DATA EXCERPT:
((
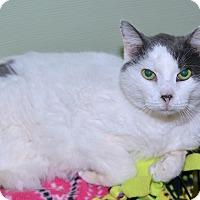 Adopt A Pet :: Rocky - Medina, OH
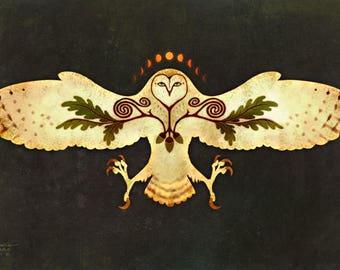 OWL TALISMAN ※ Barn Owl Oak Acorn Celtic Spiral Moon Phase Underneath Otherworld Art Print
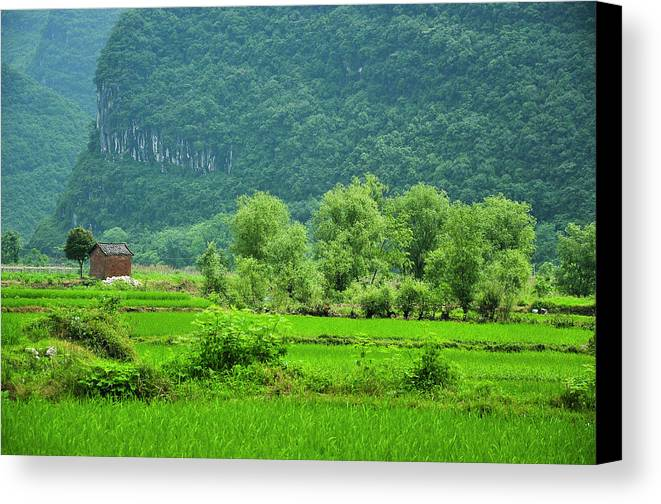 Landscape Canvas Print featuring the photograph The Beautiful Karst Rural Scenery by Carl Ning
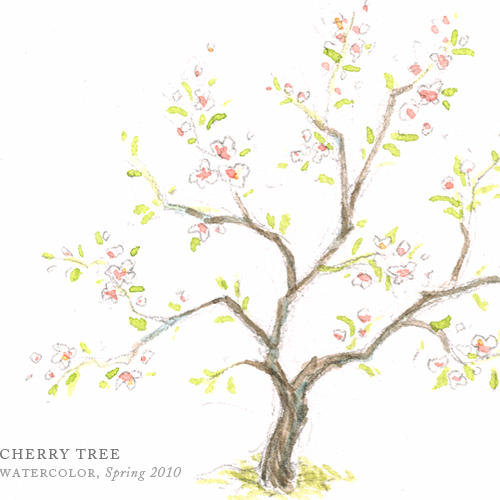Cherry Tree by Breezy Brookshire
))
ASSIGNED TASK:
Pictures stay out; everything else in the listing above gets restated word for word.

SOLUTION FOR THIS EXERCISE:
 Adopt A Pet :: Rocky - Medina, OH
 OWL TALISMAN ※ Barn Owl Oak Acorn Celtic Spiral Moon Phase Underneath Otherworld Art Print
 Landscape Canvas Print featuring the photograph The Beautiful Karst Rural Scenery by Carl Ning
Cherry Tree by Breezy Brookshire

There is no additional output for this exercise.